The shooting to death of three European and two Afghan staff members last month was described as an attack unprecedented in MSF's 30-year history of working in the world's most violent conflicts.
The motive for the execution-style murder has not been established, but valuables were not taken from the victims' clearly marked car and they were killed in an area known for opium poppy production.
MSF believes its staff were targeted. Large parts of the country have been too dangerous for Westerners for some time. One aid worker who has been in Kabul for three years said: "Although the economy is doing well and Afghans are more confident, foreigners who know the country have never been more scared.
"In some quarters there's a real sense of dread about what will happen during the election campaign."
Mr Gluck also denounced US military programmes in insurgency-plagued southern Afghanistan which have sometimes promised aid only to villages which provide intelligence on Taleban fighters.
Mr Gluck said: "The US-backed coalition has consistently sought to coopt humanitarian assistance to build support for its own military and political ambitions.
"MSF denounces attempts to use humanitarian aid to win hearts and minds. That jeopardises the aid to people in need and endangers the lives of humanitarian aid workers."
He said the coalition had several times apologised for activities the aid agencies found threatening, such as distributing leaflets promising aid for information, only for the same thing to happen again later.
"These soldiers are often out of uniform. It's hard to know what nationality they are," he said.
Around 20,000 US combat troops are currently in Afghanistan. A few British soldiers are stationed as peacekeepers, some manning Provincial Reconstruction Teams, small garrisons which have proved controversial with aid workers although many have welcomed security they have brought to cities outside the capital.
Concerns centre on the actions of combat troops attempting to win over villagers in areas afflicted by guerilla warfare.
"MSF has raised our concerns about blurring humanitarian and military objectives over three years with the Coalition, the Pentagon, and the British Government. We are tired of lobbying," Mr Gluck said.
Despite years of work by organisations like MSF in the country, many Afghan villagers now confuse aid workers and soldiers, he claimed.

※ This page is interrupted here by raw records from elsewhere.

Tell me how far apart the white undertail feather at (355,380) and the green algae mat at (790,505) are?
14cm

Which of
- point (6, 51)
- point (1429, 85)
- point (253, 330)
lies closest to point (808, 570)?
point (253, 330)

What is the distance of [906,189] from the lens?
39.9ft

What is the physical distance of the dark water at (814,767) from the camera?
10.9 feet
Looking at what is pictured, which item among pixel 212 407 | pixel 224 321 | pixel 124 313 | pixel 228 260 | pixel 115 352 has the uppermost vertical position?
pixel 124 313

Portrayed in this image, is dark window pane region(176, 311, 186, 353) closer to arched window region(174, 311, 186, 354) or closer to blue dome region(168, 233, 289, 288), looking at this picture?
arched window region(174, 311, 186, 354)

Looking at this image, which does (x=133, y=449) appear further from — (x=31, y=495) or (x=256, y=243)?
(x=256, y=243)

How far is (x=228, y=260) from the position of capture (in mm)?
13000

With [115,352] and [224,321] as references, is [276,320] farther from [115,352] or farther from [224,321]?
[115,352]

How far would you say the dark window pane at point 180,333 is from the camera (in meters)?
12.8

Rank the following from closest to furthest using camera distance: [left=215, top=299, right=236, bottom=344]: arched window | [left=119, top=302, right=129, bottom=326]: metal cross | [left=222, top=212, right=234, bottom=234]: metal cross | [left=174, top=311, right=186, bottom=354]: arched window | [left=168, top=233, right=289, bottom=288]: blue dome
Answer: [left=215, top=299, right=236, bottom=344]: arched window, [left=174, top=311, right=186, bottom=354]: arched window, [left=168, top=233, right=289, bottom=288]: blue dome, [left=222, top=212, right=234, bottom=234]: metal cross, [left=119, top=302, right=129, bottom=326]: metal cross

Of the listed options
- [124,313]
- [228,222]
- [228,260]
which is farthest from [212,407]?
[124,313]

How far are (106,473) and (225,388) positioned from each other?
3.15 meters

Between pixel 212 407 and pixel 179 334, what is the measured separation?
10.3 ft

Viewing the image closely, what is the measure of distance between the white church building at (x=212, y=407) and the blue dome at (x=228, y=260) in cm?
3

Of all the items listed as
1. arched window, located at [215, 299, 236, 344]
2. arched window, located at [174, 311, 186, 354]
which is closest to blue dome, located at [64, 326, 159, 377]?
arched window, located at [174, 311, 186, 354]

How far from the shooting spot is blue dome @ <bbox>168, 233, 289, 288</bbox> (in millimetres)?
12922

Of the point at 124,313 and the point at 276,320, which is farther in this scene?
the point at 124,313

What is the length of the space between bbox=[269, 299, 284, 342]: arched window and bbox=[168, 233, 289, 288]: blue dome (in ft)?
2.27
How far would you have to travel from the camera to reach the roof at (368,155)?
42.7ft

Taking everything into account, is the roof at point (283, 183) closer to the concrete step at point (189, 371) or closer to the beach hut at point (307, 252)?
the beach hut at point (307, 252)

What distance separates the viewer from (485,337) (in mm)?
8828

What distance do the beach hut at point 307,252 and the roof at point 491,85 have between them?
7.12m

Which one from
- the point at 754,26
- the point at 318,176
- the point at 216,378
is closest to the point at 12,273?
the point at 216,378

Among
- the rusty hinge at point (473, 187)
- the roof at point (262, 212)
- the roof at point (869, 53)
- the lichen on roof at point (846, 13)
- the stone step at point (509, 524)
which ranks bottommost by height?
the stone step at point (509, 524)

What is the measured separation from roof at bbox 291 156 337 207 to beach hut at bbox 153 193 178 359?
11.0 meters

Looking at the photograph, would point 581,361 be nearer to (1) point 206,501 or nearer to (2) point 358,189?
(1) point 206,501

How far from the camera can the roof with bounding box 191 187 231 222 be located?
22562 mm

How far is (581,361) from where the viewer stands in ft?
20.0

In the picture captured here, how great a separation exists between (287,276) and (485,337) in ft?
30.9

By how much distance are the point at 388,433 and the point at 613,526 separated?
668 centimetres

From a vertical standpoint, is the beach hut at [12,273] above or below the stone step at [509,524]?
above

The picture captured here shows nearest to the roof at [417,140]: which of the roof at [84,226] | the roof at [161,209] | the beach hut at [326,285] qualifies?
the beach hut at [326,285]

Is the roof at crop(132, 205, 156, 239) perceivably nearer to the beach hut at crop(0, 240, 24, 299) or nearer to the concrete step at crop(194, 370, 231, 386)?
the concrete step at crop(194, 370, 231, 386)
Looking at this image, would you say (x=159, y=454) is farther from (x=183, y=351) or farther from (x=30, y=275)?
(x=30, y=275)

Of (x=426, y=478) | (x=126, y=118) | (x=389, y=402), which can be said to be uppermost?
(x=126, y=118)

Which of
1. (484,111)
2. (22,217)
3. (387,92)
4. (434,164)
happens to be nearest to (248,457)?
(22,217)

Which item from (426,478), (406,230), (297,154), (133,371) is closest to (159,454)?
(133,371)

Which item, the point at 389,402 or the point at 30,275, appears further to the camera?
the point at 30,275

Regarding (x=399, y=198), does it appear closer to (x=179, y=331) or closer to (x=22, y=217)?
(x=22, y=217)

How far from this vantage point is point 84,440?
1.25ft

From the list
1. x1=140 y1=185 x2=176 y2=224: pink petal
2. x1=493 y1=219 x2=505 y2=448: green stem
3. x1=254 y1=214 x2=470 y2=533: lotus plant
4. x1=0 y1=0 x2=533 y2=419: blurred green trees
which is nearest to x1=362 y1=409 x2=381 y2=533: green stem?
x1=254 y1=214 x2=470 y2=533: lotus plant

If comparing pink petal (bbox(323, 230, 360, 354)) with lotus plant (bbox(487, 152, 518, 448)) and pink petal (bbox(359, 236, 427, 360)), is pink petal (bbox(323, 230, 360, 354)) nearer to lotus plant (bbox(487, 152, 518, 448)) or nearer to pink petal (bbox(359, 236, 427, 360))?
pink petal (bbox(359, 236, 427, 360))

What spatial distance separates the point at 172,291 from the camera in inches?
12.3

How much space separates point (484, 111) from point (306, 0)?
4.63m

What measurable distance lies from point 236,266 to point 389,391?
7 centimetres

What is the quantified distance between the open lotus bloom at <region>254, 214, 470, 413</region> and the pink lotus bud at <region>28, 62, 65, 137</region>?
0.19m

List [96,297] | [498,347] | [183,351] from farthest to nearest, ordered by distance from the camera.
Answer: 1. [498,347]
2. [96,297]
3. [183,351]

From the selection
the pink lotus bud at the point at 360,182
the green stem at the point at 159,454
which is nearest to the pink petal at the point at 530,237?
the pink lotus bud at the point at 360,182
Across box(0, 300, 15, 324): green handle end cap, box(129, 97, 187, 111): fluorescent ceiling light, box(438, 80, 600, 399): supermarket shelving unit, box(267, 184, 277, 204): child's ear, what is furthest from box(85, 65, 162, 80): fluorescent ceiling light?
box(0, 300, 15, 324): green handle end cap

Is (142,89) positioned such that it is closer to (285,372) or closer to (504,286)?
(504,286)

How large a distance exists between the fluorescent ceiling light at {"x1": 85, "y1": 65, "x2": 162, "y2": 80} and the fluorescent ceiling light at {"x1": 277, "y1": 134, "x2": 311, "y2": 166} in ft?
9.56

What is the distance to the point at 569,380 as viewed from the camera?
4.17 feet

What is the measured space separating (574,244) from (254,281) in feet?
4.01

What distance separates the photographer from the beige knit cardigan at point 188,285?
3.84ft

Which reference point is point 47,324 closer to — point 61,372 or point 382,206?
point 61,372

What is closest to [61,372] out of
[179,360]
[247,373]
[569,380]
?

"We have seen military people with weapons and in white cars providing health care. How can you expect Afghans to distinguish?"
Aid workers particularly criticise US Special Forces teams who sometimes operate clinics to win over local populations or distribute sweets and toys to village children.
The pull-out will affect 80 foreign and 1,400 Afghan staff, most of whom will lose their jobs. Although clinics and health programmes in some of the country's most deprived areas would be handed over to the Afghan government, thousands of people would lose access to health care, he said.
Phil Halton of the independent Afghanistan NGO Security Office, which advises aid workers on safety, said he expected other organisations to now take another look at whether or not to stay.
Two weeks ago GOAL, a small Irish group that works with children, left Afghanistan quoting security fears.
But Mr Halton said: "It really is a watershed when MSF pulls out.
"They are regarded as an outfit which is prepared to go to riskier places than anybody else, although they compensate for that by professionalism."
- INDEPENDENT
1.00pm - By NICK MEO in Kabul
Aid workers who remained in Afghanistan throughout the years of Soviet occupation, tribal anarchy and Taleban rule are preparing to flee the country because US military tactics have made it too dangerous to operate there.